Magazine Mercoledì 18 aprile 2001

Ho scritto t'amo sulla sabbia

Magazine - Ho scritto t’amo sulla sabbia, ma il mare a poco a poco se l’è portato via. L’ho scritto più in là, ma c’era il mare grosso e si è cancellato di nuovo. Ho fatto un muretto di sabbia e poi ci ho scritto dietro t’amo, ma non è bastato. Ho preso tre o quattro sdraio e le ho piantate sulla sabbia, ci ho scavato un fossato davanti, ci ho aggiunto una barriera di ombrelloni e dei secchielli rubati scaltramente a dei bambini, e dietro a tutto ‘sto fortino ci ho scritto t’amo.
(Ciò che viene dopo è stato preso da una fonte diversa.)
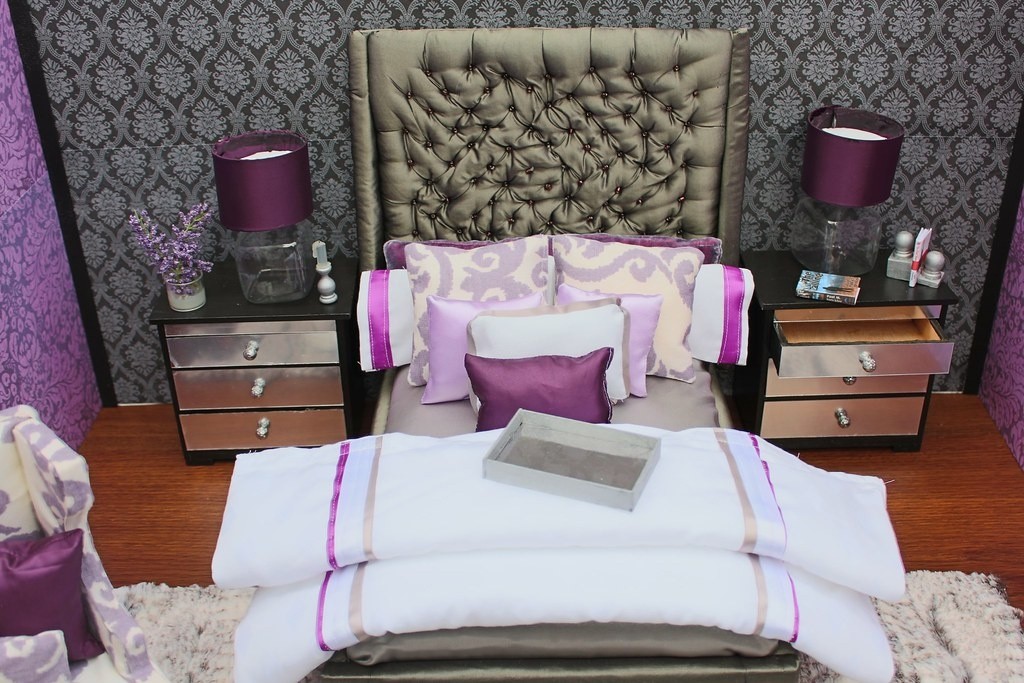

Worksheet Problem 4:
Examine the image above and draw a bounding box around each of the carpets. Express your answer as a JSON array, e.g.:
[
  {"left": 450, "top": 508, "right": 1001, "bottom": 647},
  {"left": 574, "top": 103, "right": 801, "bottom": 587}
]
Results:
[{"left": 116, "top": 570, "right": 1024, "bottom": 683}]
È arrivato un cavallone con annesso pseudo surfista mezzo annegato e si sono trascinati via tutto. L’intrepido atleta, peraltro, si è anche fatto male sbattendo la faccia contro una sdraio. Ho affittato una ruspa e ho scavato una trincea tutto intorno a dove avevo scritto t’amo, seppellendo nella foga anche una signora rugosa che prendeva il sole in topless, ma non ho tenuto conto dell’alta marea, e mi sono trovato sommerso fino alla cabina. Calato il flusso ho cominciato ad impastare il cemento per fare una torre con una vasca piena di sabbia sulla sommità, e magari anche con un bel tetto in tegole francesi, così da poter fare spallucce anche se si fosse messo a piovere, ma proprio mentre mi preparavo a fare la prima gettata è arrivato il bagnino e mi ha cacciato dalla spiaggia.
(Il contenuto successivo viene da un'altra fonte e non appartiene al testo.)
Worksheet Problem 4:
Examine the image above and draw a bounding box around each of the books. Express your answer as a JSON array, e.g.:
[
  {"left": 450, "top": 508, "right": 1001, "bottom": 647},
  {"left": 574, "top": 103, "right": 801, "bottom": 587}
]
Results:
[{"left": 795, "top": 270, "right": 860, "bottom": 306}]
Gli ho detto che certe discriminazioni non mi piacciono, e che se cacciava me doveva mandare via anche quel bambino là in fondo, che stava scavando quella buca, ma non ha voluto sentire ragioni, ha detto che “da che mondo è mondo non si è mai visto un bagnino che cacci dalla spiaggia un pargolo che sta scavando una buchetta”.

A parte che l’unico bagnino che parla forbito me lo sono trovato io, che di solito i bagnini sono tutti fasci di muscoli arrostiti dal sole che comunicano a monosillabi e grugniti e ci provano con tutte le ragazze della spiaggia, comprese quelle così brutte che sembra che l’abbia investite il pedalò, ma volevo fare notare che dentro la “buchetta” ci sono già finiti in tre più un cane, e non ne è ancora uscito nessuno.

Il David Hasseloff locale mi ha spiegato che quel lupetto poteva fare tutti i cavolacci di buchi che voleva, perchè era il figlio del proprietario dello stabilimento, quindi mi ha preso a calci fino in strada.

Ho scritto t’amo sull’asfalto davanti ai bagni Marialuisa, utilizzando vetri e puntine arrugginite.